# Makeup schools in NC? Or just classes in NYC?



## doll.face (Sep 28, 2008)

Hi everyone! I've been thinking about moving to NC from NYC. I was wondering if there are any good makeup schools in NC? From what I've seen, it seems like more schools are all about hair, hair, hair, and more hair.

Would I be better off just taking some classes for training here in NYC? I'm very confused on what to do and what would overall, be better for me.

I'm an aspiring makeup artist. I have no formal training. I do NOT know everything. I know that I have talent but I know there are a lot of things I need to learn which to some of you, are probabaly very basic.

Thanks for the help!


----------



## Bethany (Oct 23, 2008)

Quote:

   Originally Posted by *doll.face* 

 
_Hi everyone! I've been thinking about moving to NC from NYC. I was wondering if there are any good makeup schools in NC? From what I've seen, it seems like more schools are all about hair, hair, hair, and more hair.

Stated problem 1:
Return the records, unchanged, from the line containing "in this image?" through the end of the records.
The records below have no connection to the forum thread.

Input material:

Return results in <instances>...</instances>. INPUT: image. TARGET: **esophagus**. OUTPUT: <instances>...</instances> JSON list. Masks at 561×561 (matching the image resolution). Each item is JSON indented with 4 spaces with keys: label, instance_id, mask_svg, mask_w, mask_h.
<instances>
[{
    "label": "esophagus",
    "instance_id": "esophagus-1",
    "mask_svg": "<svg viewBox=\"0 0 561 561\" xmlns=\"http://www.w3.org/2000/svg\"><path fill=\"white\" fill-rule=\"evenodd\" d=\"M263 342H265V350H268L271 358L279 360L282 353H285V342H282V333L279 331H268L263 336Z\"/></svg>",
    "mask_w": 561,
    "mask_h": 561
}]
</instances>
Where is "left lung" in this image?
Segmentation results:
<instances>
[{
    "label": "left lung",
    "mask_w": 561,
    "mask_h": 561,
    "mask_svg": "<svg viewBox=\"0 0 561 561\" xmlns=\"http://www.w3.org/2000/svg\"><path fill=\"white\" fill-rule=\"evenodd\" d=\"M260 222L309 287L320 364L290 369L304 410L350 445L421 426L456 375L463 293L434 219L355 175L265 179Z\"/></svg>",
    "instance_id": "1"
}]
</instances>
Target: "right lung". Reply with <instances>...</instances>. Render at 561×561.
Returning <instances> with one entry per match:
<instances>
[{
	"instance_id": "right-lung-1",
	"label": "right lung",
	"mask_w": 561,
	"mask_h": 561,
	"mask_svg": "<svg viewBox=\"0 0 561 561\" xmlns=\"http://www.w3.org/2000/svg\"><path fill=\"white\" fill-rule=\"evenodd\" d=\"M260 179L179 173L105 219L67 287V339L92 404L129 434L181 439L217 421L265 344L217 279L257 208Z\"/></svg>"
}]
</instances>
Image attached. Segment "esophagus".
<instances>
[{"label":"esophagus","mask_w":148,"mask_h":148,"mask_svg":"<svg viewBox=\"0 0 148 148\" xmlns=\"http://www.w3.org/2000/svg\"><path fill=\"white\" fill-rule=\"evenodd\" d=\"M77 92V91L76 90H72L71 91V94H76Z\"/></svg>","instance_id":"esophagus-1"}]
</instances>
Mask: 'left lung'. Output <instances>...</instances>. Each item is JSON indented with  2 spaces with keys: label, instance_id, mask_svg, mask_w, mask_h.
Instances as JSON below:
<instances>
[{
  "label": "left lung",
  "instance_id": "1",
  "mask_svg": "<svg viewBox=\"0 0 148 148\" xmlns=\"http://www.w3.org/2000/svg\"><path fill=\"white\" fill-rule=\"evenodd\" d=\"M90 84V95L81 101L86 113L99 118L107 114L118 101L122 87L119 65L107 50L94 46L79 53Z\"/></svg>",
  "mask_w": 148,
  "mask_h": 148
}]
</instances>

Stated problem 2:
According to the forum thread, where is doll.face thinking about moving to from NYC?

Reply 1:
Where is "left lung" in this image?
Segmentation results:
<instances>
[{
    "label": "left lung",
    "mask_w": 561,
    "mask_h": 561,
    "mask_svg": "<svg viewBox=\"0 0 561 561\" xmlns=\"http://www.w3.org/2000/svg\"><path fill=\"white\" fill-rule=\"evenodd\" d=\"M260 222L309 287L320 364L290 369L304 410L350 445L421 426L456 375L463 293L434 219L355 175L265 179Z\"/></svg>",
    "instance_id": "1"
}]
</instances>
Target: "right lung". Reply with <instances>...</instances>. Render at 561×561.
Returning <instances> with one entry per match:
<instances>
[{
	"instance_id": "right-lung-1",
	"label": "right lung",
	"mask_w": 561,
	"mask_h": 561,
	"mask_svg": "<svg viewBox=\"0 0 561 561\" xmlns=\"http://www.w3.org/2000/svg\"><path fill=\"white\" fill-rule=\"evenodd\" d=\"M260 179L179 173L105 219L67 287V339L92 404L129 434L181 439L217 421L265 344L217 279L257 208Z\"/></svg>"
}]
</instances>
Image attached. Segment "esophagus".
<instances>
[{"label":"esophagus","mask_w":148,"mask_h":148,"mask_svg":"<svg viewBox=\"0 0 148 148\" xmlns=\"http://www.w3.org/2000/svg\"><path fill=\"white\" fill-rule=\"evenodd\" d=\"M77 92V91L76 90H72L71 91V94H76Z\"/></svg>","instance_id":"esophagus-1"}]
</instances>
Mask: 'left lung'. Output <instances>...</instances>. Each item is JSON indented with  2 spaces with keys: label, instance_id, mask_svg, mask_w, mask_h.
Instances as JSON below:
<instances>
[{
  "label": "left lung",
  "instance_id": "1",
  "mask_svg": "<svg viewBox=\"0 0 148 148\" xmlns=\"http://www.w3.org/2000/svg\"><path fill=\"white\" fill-rule=\"evenodd\" d=\"M90 84V95L81 101L86 113L99 118L107 114L118 101L122 87L119 65L107 50L94 46L79 53Z\"/></svg>",
  "mask_w": 148,
  "mask_h": 148
}]
</instances>

Reply 2:
NC